Work request: Given the entries that follow, write out exactly the lines starting at the one containing "Resting vote fraction: 90%." and ending at the one containing "genus: Ammospermophilus", both ends included, and only those.

Start of Records to use

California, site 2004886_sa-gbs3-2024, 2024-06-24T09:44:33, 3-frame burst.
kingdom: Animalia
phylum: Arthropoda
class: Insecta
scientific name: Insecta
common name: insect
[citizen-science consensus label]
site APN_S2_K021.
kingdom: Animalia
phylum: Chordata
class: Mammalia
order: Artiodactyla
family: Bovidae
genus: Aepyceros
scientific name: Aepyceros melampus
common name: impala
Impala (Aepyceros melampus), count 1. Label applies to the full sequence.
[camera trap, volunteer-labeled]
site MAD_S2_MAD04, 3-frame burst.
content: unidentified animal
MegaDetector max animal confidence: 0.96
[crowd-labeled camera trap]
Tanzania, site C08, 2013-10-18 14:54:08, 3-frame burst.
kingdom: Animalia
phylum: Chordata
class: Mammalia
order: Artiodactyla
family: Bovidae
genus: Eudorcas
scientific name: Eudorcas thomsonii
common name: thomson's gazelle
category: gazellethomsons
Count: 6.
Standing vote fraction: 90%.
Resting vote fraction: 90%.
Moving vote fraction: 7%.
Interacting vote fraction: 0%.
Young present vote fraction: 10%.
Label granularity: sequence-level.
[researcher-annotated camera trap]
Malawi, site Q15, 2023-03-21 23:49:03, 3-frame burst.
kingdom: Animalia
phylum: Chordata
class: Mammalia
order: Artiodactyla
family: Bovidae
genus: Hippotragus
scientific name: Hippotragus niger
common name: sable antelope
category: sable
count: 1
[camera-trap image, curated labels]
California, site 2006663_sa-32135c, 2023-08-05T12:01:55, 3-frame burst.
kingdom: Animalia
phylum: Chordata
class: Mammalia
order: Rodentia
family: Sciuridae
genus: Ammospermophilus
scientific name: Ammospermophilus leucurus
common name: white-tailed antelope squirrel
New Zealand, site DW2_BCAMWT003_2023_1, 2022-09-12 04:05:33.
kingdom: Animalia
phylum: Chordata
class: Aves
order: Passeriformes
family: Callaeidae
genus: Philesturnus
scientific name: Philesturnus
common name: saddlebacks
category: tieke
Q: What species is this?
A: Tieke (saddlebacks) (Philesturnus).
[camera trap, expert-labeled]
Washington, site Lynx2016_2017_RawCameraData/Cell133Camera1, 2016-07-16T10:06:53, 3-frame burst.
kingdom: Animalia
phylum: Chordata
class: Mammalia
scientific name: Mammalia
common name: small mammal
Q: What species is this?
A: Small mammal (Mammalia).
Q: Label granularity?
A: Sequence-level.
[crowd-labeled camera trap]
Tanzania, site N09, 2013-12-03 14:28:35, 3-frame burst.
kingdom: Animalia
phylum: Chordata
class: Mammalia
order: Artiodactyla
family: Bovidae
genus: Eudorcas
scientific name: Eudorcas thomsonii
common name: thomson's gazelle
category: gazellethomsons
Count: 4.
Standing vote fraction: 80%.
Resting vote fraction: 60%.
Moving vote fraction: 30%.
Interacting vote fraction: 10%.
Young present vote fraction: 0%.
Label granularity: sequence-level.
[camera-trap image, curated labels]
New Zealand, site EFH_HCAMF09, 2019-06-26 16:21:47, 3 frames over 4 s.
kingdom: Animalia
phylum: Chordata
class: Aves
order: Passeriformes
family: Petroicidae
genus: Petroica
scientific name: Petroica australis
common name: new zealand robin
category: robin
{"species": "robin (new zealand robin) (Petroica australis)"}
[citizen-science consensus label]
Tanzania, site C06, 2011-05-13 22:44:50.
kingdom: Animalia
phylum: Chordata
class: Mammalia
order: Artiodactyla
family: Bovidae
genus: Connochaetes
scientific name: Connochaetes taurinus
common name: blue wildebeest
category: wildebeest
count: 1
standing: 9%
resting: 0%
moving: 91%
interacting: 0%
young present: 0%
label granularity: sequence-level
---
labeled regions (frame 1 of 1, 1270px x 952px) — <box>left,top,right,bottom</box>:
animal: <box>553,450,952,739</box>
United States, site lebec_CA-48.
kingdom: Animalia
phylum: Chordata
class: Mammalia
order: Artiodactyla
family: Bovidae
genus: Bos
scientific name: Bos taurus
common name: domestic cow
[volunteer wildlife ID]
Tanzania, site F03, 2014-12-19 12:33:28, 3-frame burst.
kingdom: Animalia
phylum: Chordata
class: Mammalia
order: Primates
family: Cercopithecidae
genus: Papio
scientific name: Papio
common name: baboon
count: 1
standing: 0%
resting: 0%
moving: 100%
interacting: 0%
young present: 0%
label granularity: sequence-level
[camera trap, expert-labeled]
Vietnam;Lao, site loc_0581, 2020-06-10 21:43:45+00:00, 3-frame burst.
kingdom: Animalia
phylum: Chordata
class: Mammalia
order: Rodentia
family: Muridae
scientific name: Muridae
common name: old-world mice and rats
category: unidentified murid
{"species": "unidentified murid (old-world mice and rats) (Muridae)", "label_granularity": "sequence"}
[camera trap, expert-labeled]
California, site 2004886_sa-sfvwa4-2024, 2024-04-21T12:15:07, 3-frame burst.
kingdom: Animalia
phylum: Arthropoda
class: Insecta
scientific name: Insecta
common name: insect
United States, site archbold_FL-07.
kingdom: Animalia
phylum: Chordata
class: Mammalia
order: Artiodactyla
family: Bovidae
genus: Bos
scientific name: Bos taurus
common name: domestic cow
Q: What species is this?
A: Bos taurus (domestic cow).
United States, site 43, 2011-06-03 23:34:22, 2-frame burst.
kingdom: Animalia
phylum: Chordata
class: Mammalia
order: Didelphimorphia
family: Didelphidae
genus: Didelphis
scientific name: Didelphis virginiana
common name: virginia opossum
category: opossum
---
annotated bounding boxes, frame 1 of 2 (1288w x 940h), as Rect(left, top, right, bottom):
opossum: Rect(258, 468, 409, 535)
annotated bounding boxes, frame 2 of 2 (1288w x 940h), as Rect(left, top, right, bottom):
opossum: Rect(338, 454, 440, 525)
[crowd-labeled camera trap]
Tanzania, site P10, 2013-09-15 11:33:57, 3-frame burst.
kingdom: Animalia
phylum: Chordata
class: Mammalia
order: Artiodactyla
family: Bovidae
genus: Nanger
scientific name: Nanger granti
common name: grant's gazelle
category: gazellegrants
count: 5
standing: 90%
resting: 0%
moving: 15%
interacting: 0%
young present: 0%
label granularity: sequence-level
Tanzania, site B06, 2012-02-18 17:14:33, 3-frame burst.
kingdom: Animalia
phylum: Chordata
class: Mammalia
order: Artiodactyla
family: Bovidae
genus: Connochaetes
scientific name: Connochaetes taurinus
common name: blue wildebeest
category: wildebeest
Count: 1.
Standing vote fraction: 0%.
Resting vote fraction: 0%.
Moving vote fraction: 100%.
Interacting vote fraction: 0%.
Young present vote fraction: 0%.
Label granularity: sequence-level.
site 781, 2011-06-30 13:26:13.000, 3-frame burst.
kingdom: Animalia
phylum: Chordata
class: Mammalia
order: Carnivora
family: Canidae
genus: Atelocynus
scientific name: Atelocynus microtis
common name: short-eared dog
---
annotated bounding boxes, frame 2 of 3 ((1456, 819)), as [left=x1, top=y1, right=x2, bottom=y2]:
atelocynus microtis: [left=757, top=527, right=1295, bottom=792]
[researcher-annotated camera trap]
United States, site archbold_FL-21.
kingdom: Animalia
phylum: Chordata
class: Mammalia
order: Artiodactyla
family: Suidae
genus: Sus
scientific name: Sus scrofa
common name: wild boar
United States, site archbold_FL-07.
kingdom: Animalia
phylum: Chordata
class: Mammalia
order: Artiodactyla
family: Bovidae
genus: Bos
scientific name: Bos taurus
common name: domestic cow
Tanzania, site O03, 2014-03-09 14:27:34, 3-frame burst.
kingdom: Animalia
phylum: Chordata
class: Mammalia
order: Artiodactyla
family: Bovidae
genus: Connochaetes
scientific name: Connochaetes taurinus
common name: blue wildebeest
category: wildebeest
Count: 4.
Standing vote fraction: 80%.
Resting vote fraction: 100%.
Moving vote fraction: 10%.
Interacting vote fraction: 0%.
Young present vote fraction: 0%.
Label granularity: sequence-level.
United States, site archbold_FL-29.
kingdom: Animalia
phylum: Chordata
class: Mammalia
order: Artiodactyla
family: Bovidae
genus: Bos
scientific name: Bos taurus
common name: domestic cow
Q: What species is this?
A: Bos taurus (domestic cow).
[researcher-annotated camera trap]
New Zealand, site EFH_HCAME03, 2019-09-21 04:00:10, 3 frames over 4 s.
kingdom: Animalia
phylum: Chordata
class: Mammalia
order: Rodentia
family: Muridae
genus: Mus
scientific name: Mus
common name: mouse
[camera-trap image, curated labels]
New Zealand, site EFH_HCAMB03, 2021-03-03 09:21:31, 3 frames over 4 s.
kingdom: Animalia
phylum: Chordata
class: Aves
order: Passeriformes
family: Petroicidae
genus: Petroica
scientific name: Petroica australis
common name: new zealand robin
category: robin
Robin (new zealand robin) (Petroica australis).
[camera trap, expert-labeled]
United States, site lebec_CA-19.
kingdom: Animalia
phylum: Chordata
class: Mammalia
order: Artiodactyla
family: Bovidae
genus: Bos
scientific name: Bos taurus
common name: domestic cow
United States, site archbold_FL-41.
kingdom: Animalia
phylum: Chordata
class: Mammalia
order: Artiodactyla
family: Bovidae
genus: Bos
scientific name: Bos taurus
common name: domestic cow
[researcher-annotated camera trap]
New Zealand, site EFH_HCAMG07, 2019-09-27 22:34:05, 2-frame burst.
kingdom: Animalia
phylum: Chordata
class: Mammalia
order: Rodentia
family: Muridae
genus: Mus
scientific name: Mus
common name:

End of Records to use

Exercise result:
Resting vote fraction: 90%.
Moving vote fraction: 7%.
Interacting vote fraction: 0%.
Young present vote fraction: 10%.
Label granularity: sequence-level.
[researcher-annotated camera trap]
Malawi, site Q15, 2023-03-21 23:49:03, 3-frame burst.
kingdom: Animalia
phylum: Chordata
class: Mammalia
order: Artiodactyla
family: Bovidae
genus: Hippotragus
scientific name: Hippotragus niger
common name: sable antelope
category: sable
count: 1
[camera-trap image, curated labels]
California, site 2006663_sa-32135c, 2023-08-05T12:01:55, 3-frame burst.
kingdom: Animalia
phylum: Chordata
class: Mammalia
order: Rodentia
family: Sciuridae
genus: Ammospermophilus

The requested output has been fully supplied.